Bereits die Neandertaler nutzten salizylsäurehaltige Baumrinden zur Schmerzmedikation. Die erste chemische Extraktion von Salizylsäure gelang in den 1820er-Jahren, und eine verbesserte Variante der Salizylsäure wird seit über 120 Jahren als Aspirin vermarktet. Wie die Salizylsäure von Pflanzen gebildet wird, war allerdings weitgehend unbekannt. Vor 20 Jahren etwa entdeckten Forscher in der Modelpflanze Arabidopsis thaliana ein Gen, das entscheidend für die Salizylsäuresynthese ist. Die Göttinger Forscher verwendeten für ihre Untersuchung Arabidopsispflanzen, die ihnen von Prof. Dr. Yuelin Zhang von der University of British Columbia zur Verfügung gestellt wurden und einen erhöhten Gehalt an Salizylsäure aufweisen.

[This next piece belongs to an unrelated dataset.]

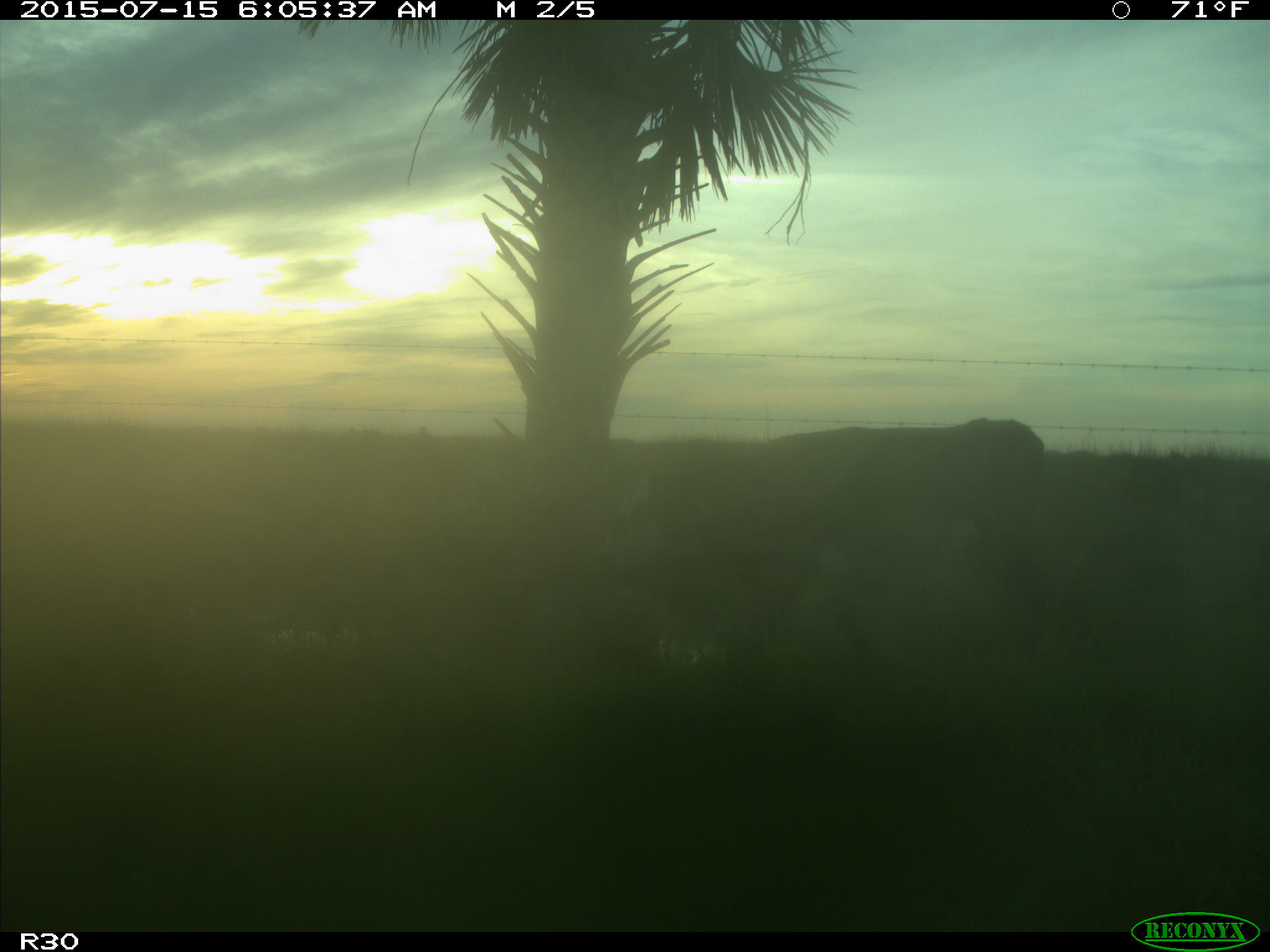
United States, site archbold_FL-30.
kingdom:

Wenn in diesen Pflanzen ein Gen bisher unbekannter Funktion (PBS3) nicht funktionsfähig ist, reichert sich eine Vorstufe der Salizylsäure, die Isochorisminsäure, an. Daraus konnte das Göttinger Team die Wirkung des Genprodukts ableiten. Erstautor Dmitrij Rekhter von der Universität Göttingen erläutert den genauen Mechanismus: „PBS3 bindet Isochorisminsäure an Glutaminsäure, was zur Bildung der bisher unbekannten Verbindung Isochorismat-9-glutamat führt. Diese sehr instabile Substanz zerfällt spontan in Salizylsäure und ein Nebenprodukt.“ Ausschlaggebend für den Erfolg des Projektes war die enge Zusammenarbeit der Göttinger Arbeitsgruppen von Prof. Dr. Ivo Feußner, Dr. Marcel Wiermer und Prof. Volker Lipka mit der Gruppe von Prof. Dr. Yuelin Zhang im Rahmen des 2016 gegründeten Internationalen Graduiertenkollegs „PRoTECT“.

„Diese Forschungsergebnisse verbessern unser Verständnis dafür, wie Pflanzen diesen für die Abwehr von Krankheitserregern entscheidenden Regulator synthetisieren, und sie eröffnen neue Möglichkeiten, Pflanzen zu züchten, die resistenter gegen Krankheiten sind“, sagt Feußner. „Das ist für die Pflanzenimmunität und damit auch für die Nahrungsmittelproduktion von grundlegender Bedeutung“.